Jusqu’à présent, ces deux types de modèles ont été développés séparément et souvent par des équipes différentes, avec des cultures « métiers » différentes (ingénieurs de conception d’une part, fiabiliste de l’autre). Les formalismes utilisés dans l’un et l’autre cas sont souvent trop lointains pour être connectés de manière évidente. Le passage du fonctionnel au dysfonctionnel ou leur cohabitation dans un système réel se fait donc aujourd’hui encore largement de manière ad-hoc et souvent « à la main », avec tous les risques et surcoûts que cela comporte en cas de dysfonctionnement. Il faut en particulier souligner que le moindre changement dans la spécification fonctionnelle du système demande de revoir souvent entièrement les modèles dysfonctionnels associés, d’où un coût de maintenance important et une possibilité d’adaptation réduite des systèmes tant pour leur évolution architecturale (réseaux, « scalabilité ») que pour leurs nouvelles fonctionnalités (répartition, évolution, modularité, etc.).

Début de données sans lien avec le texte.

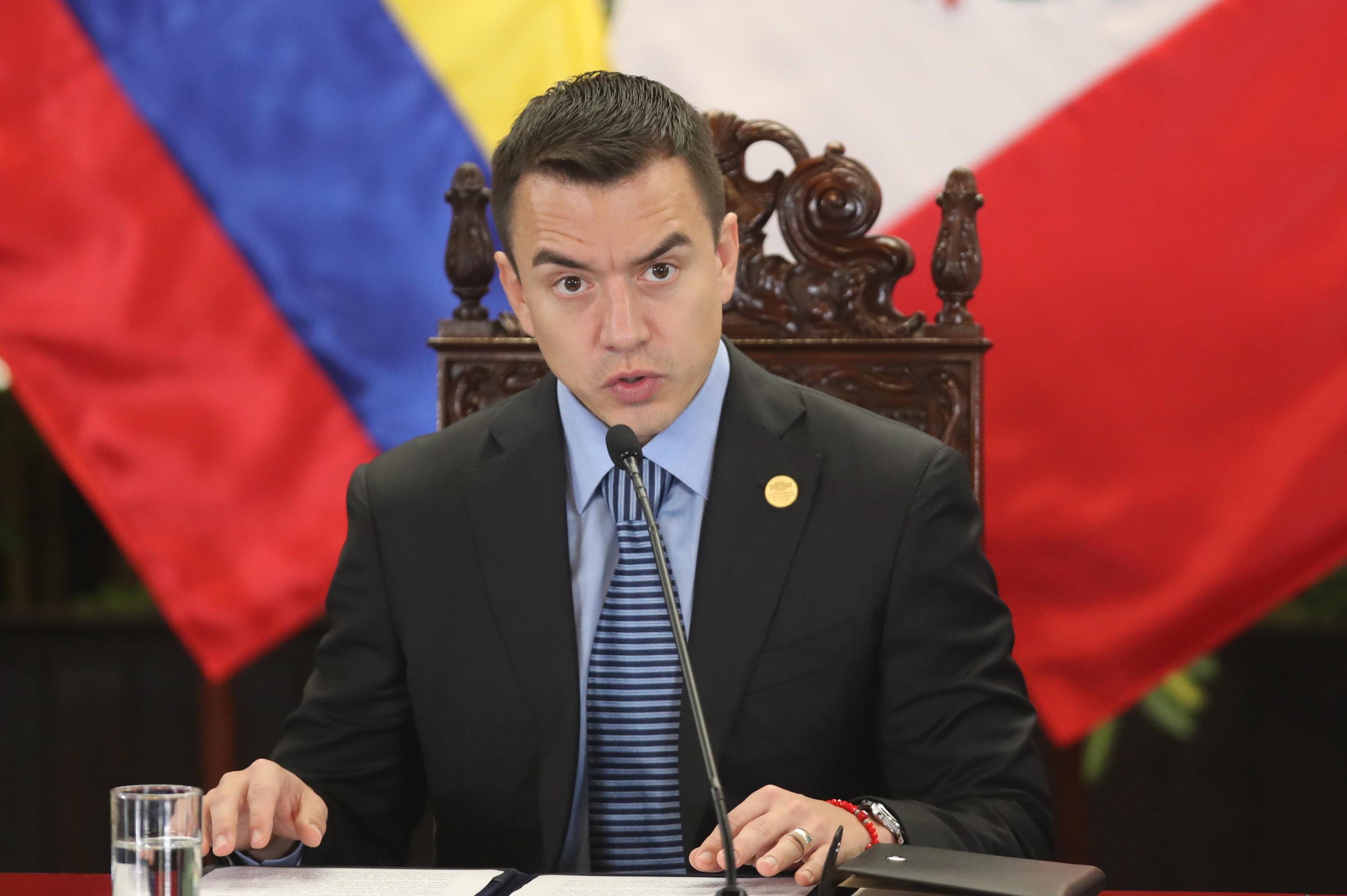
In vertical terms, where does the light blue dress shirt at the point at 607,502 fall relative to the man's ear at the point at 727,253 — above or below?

La conséquence est que l’on peut observer un décalage préjudiciable entre les modèles fonctionnels et les modèles dysfonctionnels d’un même système. Leur intégration est donc un enjeu technologique majeur pour la complexité croissante des systèmes communicants et embarqués critiques du futur et leurs applications.

Elle est d’actualité pour au moins quatre raisons :

  • La demande de la société et la pression économique pousse à intégrer les exigences de sûreté de fonctionnement au plus tôt dans le cycle de vie des systèmes embarqués critiques, c’est à dire dès leur spécification fonctionnelle initiale.

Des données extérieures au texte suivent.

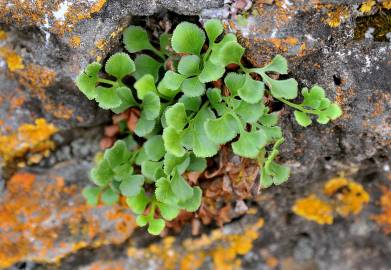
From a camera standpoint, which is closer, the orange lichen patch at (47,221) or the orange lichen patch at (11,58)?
the orange lichen patch at (11,58)

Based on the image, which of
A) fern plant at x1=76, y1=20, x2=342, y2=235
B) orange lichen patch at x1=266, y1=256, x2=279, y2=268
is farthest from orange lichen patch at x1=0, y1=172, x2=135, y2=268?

  • Les exigences de sûreté de fonctionnement se doublent d’exigences de disponibilité des services. Ces dernières ne peuvent être atteintes que par une analyse fine des modes de fonctionnement dégradés du système.

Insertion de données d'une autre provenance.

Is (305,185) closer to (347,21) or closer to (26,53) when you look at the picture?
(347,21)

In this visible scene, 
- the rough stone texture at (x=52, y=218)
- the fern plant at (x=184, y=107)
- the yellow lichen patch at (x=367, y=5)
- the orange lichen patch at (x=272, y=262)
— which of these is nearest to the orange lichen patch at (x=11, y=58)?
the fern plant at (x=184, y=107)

  • L’évolution récente des formalismes de modélisation fonctionnels et dysfonctionnels rend aujourd’hui possible leur intégration grâce aux travaux que nous menons dans la région

  • Les modèles sont aujourd’hui réalisés dans le cadre d’ateliers logiciels complexes. Ces progiciels facilitent l’intégration des différentes techniques.

Le projet a pour objectif de démontrer la faisabilité de cette intégration, tant d’un point de vue fondamental que sur la base de cas d’étude industriels.


Objectifs de Cosyc

Ce projet vise, dans une première étape, le développement d'une méthodologie d'aide à la conception de systèmes hybrides, basée sur des techniques de modélisation utilisant à la fois la Méthode B et le langage AltaRica.

Du point de vue de la modélisation, il s'agit d'étudier des formalismes hétérogènes capables de permettre une spécification aisée des systèmes complexes et interactions des comportements les constituant et basés sur les deux types de méthodes.

Du point de vue de l'analyse, le premier problème qui se pose de manière tout à fait naturelle est celui de la consistance des modèles. Le principal intérêt du projet est la vérification des propriétés de sûreté tout au long du processus de développement d’un système communicant complexe.

Bien entendu, la recherche d'une telle méthodologie hétérogène sera guidée par des études de cas issues des domaines d'application rencontrés par les partenaires industriels et métiers spécifiques du Pôle SCS (transports, santé, risques, sécurité).

Dans une seconde étape, nous envisageons la mise en œuvre de ces techniques dans le cadre d'un prototype d'Atelier Mixte permettant l’utilisation cohérente des deux approches.